→ **Exercise prompt**: Lines before the one containing "Is the finger" are excluded; reproduce that line and all lines after it in the entries below, exactly.

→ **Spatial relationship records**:
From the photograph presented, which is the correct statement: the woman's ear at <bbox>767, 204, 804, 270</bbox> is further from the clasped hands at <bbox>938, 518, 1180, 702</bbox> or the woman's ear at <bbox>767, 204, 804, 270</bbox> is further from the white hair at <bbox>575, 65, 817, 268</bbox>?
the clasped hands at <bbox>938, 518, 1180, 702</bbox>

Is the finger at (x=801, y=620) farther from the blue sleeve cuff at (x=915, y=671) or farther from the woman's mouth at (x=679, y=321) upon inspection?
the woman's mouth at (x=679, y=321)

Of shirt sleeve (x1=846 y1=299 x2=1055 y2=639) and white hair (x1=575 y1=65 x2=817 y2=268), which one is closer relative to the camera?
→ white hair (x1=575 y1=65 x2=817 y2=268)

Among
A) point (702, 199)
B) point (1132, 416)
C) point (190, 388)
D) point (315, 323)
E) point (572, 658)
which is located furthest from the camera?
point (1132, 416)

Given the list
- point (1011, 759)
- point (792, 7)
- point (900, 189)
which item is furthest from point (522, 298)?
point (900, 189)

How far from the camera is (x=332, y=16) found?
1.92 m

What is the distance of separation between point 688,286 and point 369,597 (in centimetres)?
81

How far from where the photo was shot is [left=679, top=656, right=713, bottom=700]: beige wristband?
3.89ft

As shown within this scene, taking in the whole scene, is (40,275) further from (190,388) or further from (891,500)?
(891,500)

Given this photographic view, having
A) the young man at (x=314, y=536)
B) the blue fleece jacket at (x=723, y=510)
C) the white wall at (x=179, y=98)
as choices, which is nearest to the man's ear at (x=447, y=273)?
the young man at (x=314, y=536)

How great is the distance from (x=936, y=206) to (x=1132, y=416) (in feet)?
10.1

→ **Correct response**:
Is the finger at (x=801, y=620) farther from the blue sleeve cuff at (x=915, y=671) or farther from the woman's mouth at (x=679, y=321) upon inspection?
the woman's mouth at (x=679, y=321)

Of shirt sleeve (x1=846 y1=299 x2=1055 y2=639) and white hair (x1=575 y1=65 x2=817 y2=268), which one is closer relative to the camera?
→ white hair (x1=575 y1=65 x2=817 y2=268)

Among
A) point (702, 199)
B) point (1132, 416)
C) point (190, 388)
D) point (315, 323)
E) point (572, 658)
which is located furthest from the camera?
point (1132, 416)

Given the list
- point (1011, 759)
- point (792, 7)
- point (900, 189)
which item is furthest from point (522, 298)?
point (900, 189)

How far from the camera is (x=332, y=16) found?
1.92 m

What is the distance of separation between point 688,286 and point 369,597 (in centimetres)?
81

How far from where the photo was shot is [left=679, top=656, right=713, bottom=700]: beige wristband?
3.89ft

As shown within this scene, taking in the whole scene, is (40,275) further from (190,388) or further from (891,500)?
(891,500)

Given this photographic view, having
A) the young man at (x=314, y=536)
B) the blue fleece jacket at (x=723, y=510)
C) the white wall at (x=179, y=98)
as choices, which is nearest to the man's ear at (x=447, y=273)?
the young man at (x=314, y=536)

How great is the distance from (x=936, y=206) to (x=1132, y=416) (in feet)?
10.1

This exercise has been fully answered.